From: Philippe Verdy (verdy_p@wanadoo.fr)
Date: Mon Oct 01 2007 - 12:32:55 CST
Mike wrote:
> > [...] as soon as you are introducing collation elements
> > in regexps, these are sorted by collation, and collations are
> > locale-sensitive...
>
> I don't see why they need to be sorted. All that matters is
> that you find the longest match. [a-z\q{ch}] will match "ch"
> in "chinchilla" rather than just "c".
And what can you do with the negated class? How do you define it
consistently?
For what you are defining, you are not creating the necessary support for
correct support of locales, i.e. you are restricting yourself only to the C
locale, whose collation is defined strictly in binary order of code points
and nothing else (you are working in the "C" locale only.

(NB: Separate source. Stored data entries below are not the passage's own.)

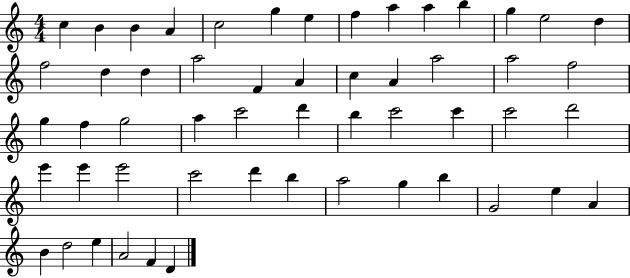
X:1
T:Untitled
M:4/4
L:1/4
K:C
c B B A c2 g e f a a b g e2 d f2 d d a2 F A c A a2 a2 f2 g f g2 a c'2 d' b c'2 c' c'2 d'2 e' e' e'2 c'2 d' b a2 g b G2 e A B d2 e A2 F D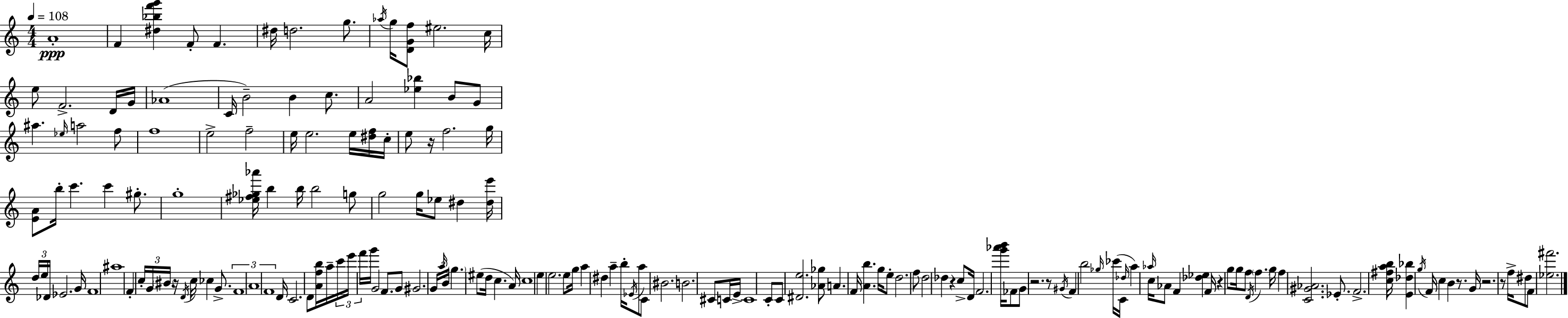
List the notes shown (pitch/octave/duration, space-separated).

A4/w F4/q [D#5,Bb5,F6,G6]/q F4/e F4/q. D#5/s D5/h. G5/e. Ab5/s G5/s [D4,G4,F5]/e EIS5/h. C5/s E5/e F4/h. D4/s G4/s Ab4/w C4/s B4/h B4/q C5/e. A4/h [Eb5,Bb5]/q B4/e G4/e A#5/q. Eb5/s A5/h F5/e F5/w E5/h F5/h E5/s E5/h. E5/s [D#5,F5]/s C5/s E5/e R/s F5/h. G5/s [E4,A4]/e B5/s C6/q. C6/q G#5/e. G5/w [Eb5,F#5,Gb5,Ab6]/s B5/q B5/s B5/h G5/e G5/h G5/s Eb5/e D#5/q [D#5,E6]/s D5/s E5/s Db4/s Eb4/h. G4/s F4/w A#5/w F4/q C5/s G4/s BIS4/s R/s D4/s C5/s CES5/q G4/e. F4/w A4/w F4/w D4/s C4/h. D4/e [A4,F5,B5]/s A5/s C6/s E6/s F6/s G6/s G4/h F4/e. G4/e G#4/h. G4/s A5/s B4/s G5/q. EIS5/e D5/s C5/q. A4/s C5/w E5/q E5/h. E5/e G5/s A5/q D#5/q A5/q B5/s Eb4/s A5/e C4/e BIS4/h. B4/h. C#4/e C4/s E4/s C4/w C4/e C4/e [D#4,E5]/h. [Ab4,Gb5]/e A4/q. F4/s [A4,B5]/q. G5/s E5/e D5/h. F5/e D5/h Db5/q R/q C5/e D4/s F4/h. [G6,Ab6,B6]/s FES4/e G4/e R/h. R/e G#4/s F4/q B5/h Gb5/s CES6/s C4/s Db5/s A5/q Ab5/s C5/s Ab4/e F4/q [Db5,Eb5]/q F4/s R/q G5/e G5/s F5/e D4/s F5/q. G5/s F5/q [C4,G#4,Ab4]/h. Eb4/e. F4/h. [C5,F#5,A5,B5]/s [E4,Db5,Bb5]/q G5/s F4/s C5/q B4/q R/e. G4/s R/h. R/e F5/s D#5/e F4/e [Eb5,F#6]/h.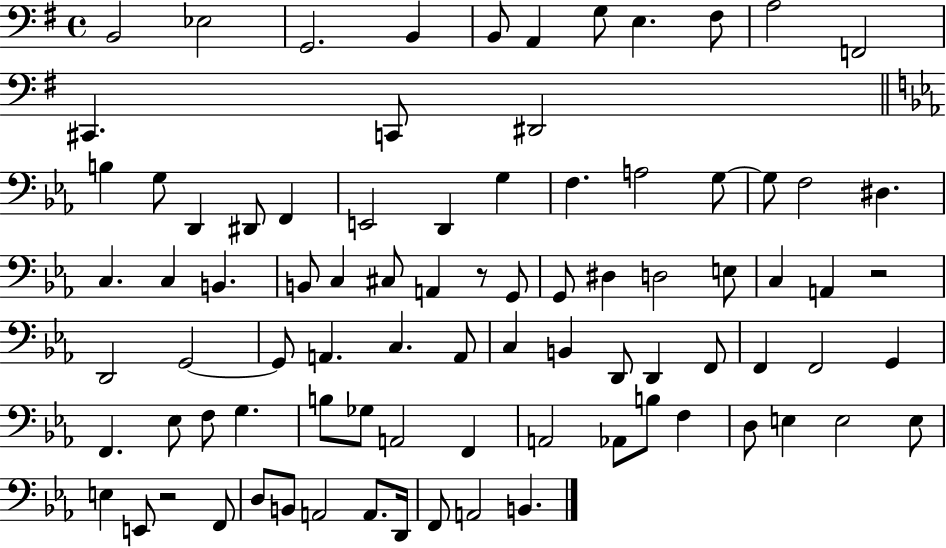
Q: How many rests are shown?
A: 3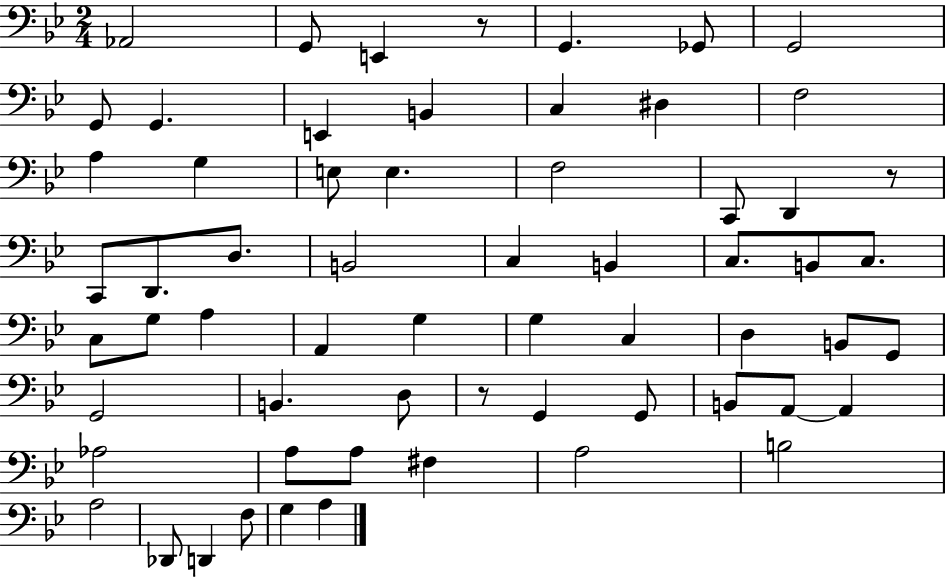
{
  \clef bass
  \numericTimeSignature
  \time 2/4
  \key bes \major
  aes,2 | g,8 e,4 r8 | g,4. ges,8 | g,2 | \break g,8 g,4. | e,4 b,4 | c4 dis4 | f2 | \break a4 g4 | e8 e4. | f2 | c,8 d,4 r8 | \break c,8 d,8. d8. | b,2 | c4 b,4 | c8. b,8 c8. | \break c8 g8 a4 | a,4 g4 | g4 c4 | d4 b,8 g,8 | \break g,2 | b,4. d8 | r8 g,4 g,8 | b,8 a,8~~ a,4 | \break aes2 | a8 a8 fis4 | a2 | b2 | \break a2 | des,8 d,4 f8 | g4 a4 | \bar "|."
}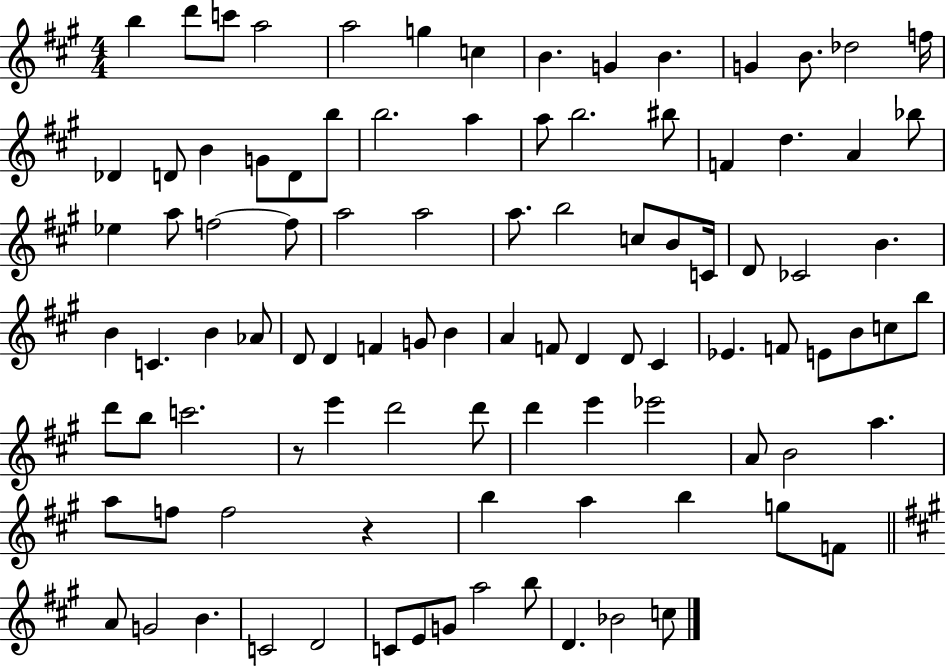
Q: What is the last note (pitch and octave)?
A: C5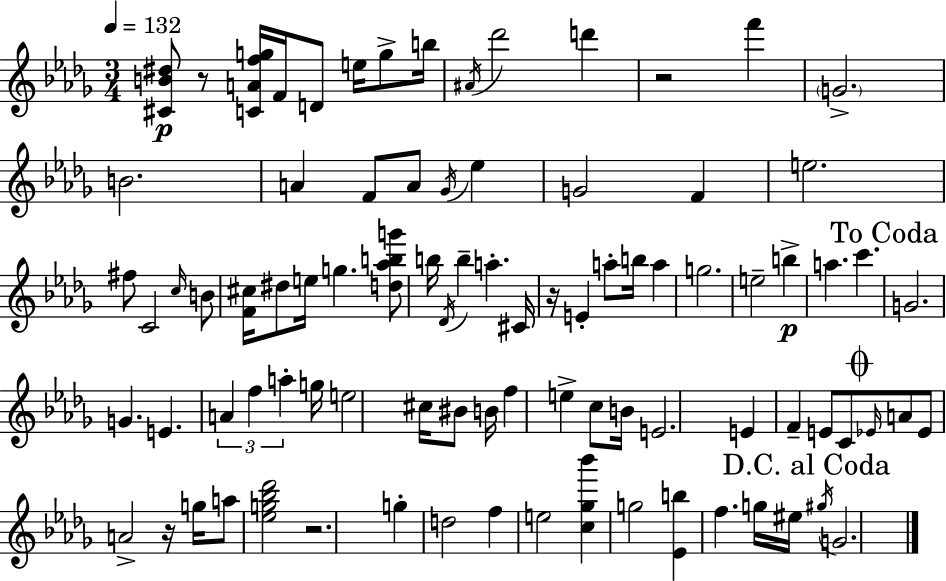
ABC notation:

X:1
T:Untitled
M:3/4
L:1/4
K:Bbm
[^CB^d]/2 z/2 [CAfg]/4 F/4 D/2 e/4 g/2 b/4 ^A/4 _d'2 d' z2 f' G2 B2 A F/2 A/2 _G/4 _e G2 F e2 ^f/2 C2 c/4 B/2 [F^c]/4 ^d/2 e/4 g [d_abg']/2 b/4 _D/4 b a ^C/4 z/4 E a/2 b/4 a g2 e2 b a c' G2 G E A f a g/4 e2 ^c/4 ^B/2 B/4 f e c/2 B/4 E2 E F E/2 C/2 _E/4 A/2 _E/2 A2 z/4 g/4 a/2 [_eg_b_d']2 z2 g d2 f e2 [c_g_b'] g2 [_Eb] f g/4 ^e/4 ^g/4 G2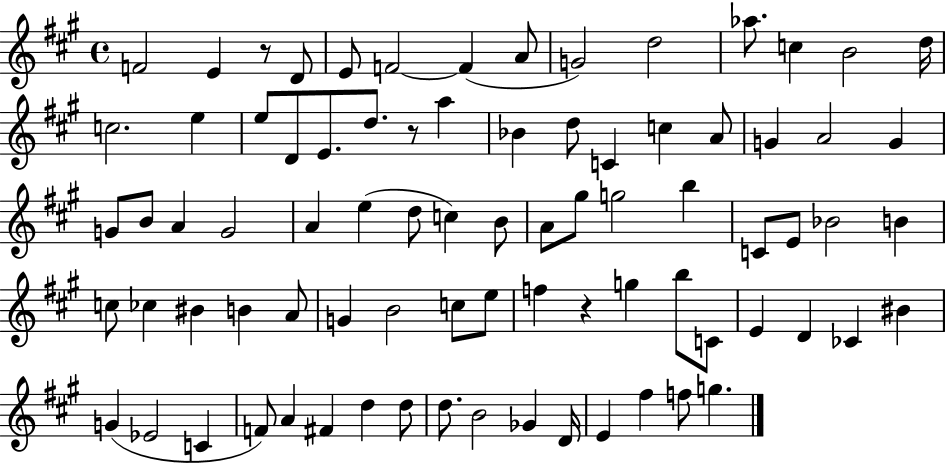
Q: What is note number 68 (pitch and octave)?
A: F#4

So in this restricted "C" locale:
* The classes of collation elements will only contain single code points
(and effectively, in that locale, there's no possible extension of the set
of collation elements which is exactly the range \u0000 to \u10FFFF in that
order, all of them with only primary differences, so they are equal to their
collation keys)
* You won't recognize any Unicode canonical equivalence in regexps. (But
then why are you recognizing them in scanned texts? This is inconsistent.)
* You won't be able to recognize case-mappings consistently (for case
insensitive searches), because collation elements will all be distinct with
only primary differences, and no further levels.
* Even if you restrict to only the set of primary differences, the only
case-mappings you will be able to recognize are the simple one-to-one case
mappings defined in the main UCD file, excluding special mappings (like the
consistent distictions of dotted and undotted Turkic "I"... or finding
matches containing "SS" when a German sharp s is specified in the search
string... or allowing matches for final variants of greek letters)
* and many other restrictions.
This may finally be consistant for the "C" locale (with binary order), but
you have not solved any of the linguistic needs, and even worse, your regexp
matcher cannot be a Unicode conforming process (because it will return
distinct sets of matches depending on the encoding or normalization or
non-normalization of input text and input regexps.)
What you have done for now is a partial mix, which is intrinsicly
inconsistent, as soon as you have started converting input texts to NFD
(i.e. applying a normalization to them without applying the same rule to the
regexps...)
I'm not advocating that Unicode regexps should support all locales. It
should support at least the legacy "C" locale (with binary order), and a
basic Unicode-based "U" locale (that is *reasonably* neutral to many
locales) based on the full set of Unicode properties, and the DUCET
collation elements (you have partly implemented it by recognizing many
Unicode properties, but not all those needed for consistency).
Other locales could be defined by tailoring (i.e. allowing the use of
special case mappings for case-insensitive searches and the use of tailored
collations): many locales could be supported by a locally implemented
database, or by external databases specified by the user; some tailoring,
that would not depend on this preinstalled support of specific locales,
could be specified directly within regexps working from the predefined "U"
locale that is implemented with character properties defined up to a given
Unicode version (further versions would be supported also by user-defined
tailoring installed on their system, or specific tailoring directly within
regexps).
One could avoid the cost of having to handle complete collation (and then
revert to the binary encoding), without affecting the Unicode conformance
(canonically equivalent texts and regexps willberecognized), by making the
support of tailored collations as a flag given to the regexp exgine (in grep
for example, you would use a dash-option, but in sed or vi you would pass
the flag after the regexp as a final flag character like C for enabling UCA
collation and matching by collation elements rather than characters).
You could also disable finding the canonical equivalences by using another
flag, but then you must do it consistently, by disabling it BOTH in the
input texts AND in the input regexp, but NOT only in texts like what you
have done and you propose.
You could make the C locale the default if you want (but in the C locale, no
normalization should be performed on the input text), but there should exist
a way to specify at least the Unicode neutral locale, where normalization of
input texts is possible (and whose collation is the DUCET unless it is
explicitly tailored by the content of the regexp itself).
However I don't think that normalization of input texts (to NFD in your
implementation) is the best way to handle the found matches, as
normalization will not only change the input text before scanning, but it
will also reorder parts of the input text, because it creates severe
difficulties for using the discovered matches, for example to apply
replacements or other Unicode transforms:
My opinion is that input texts should not be altered, and normalization
should only be performed on output, and only if it is explicitly part of the
transforms applied on matches, and even if normalization is not performed on
the whole output text (if needed a user can perform it separately, or by
specifying an optional flag that will be off by default).
It's not up to regexps to make normalizations, but it's up to regexps to be
able to recognize classes of canonically equivalent texts and find identical
sets of matches in this case if they want to be Unicode compliant processes.